Fiza berdesah kecewa. "Percuma kita ngintip."

•••

"Yoga udah pulang, ya?" tanya Lisa kebingungan mencari sosok Yoga.

Hilang sudah satu babu pribadinya.

"Udah."

"Jangan bilang karna suara mama?"

"Pede," timbrung Andi.

Kini Brian menatap Fiza yang masih asik menyantap lauknya. "Lu kapan pulang?"

"Kapan diusir."

"Fiza gausah pulang, bantuin tante aja di sini, ya."

"Siyaaap." Fiza mengacungkan jempolnya.

"Oh, ya, temen cewek yang waktu itu ke sini siapa namanya, Yan?"

Brian memandang datar mencoba mengingat-ingat. "Lupa."

"Vanya woey."

"Nah, iya, Vanya."

"Besok aja dia bukber di sini. Datengnya siang biar bisa masak bareng."

"Bilang aja pingin rekrut babu baru," timbrung Andi lagi. Kalo ngomong suka bener.

"Lu ada nomer Vanya?"

"Yoga ada."

"Mintain."

"Sekarang?"

"Nanti lah bodo, makan dulu."

"Yakali."

Sementara itu, siang pun tiba dan sesuai permintaan Vanya datang tak lupa pula membawa banyak makanan.

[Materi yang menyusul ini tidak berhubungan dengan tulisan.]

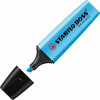 Surligneur bleu fluo - STABILO BOSS ORIGINAL pas cher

Ada yang berbeda dari gadis itu. Hmm...

Tidak biasa, Vanya kali ini memakai kerudung dengan rok panjang. Persis ukhti-ukhti.

Fiza yang melihat itu tak tahan untuk julid lewat nyanyian. "Pok ame ame belalang sapi kerbo, siang jadi ukhti kalo malam open bo."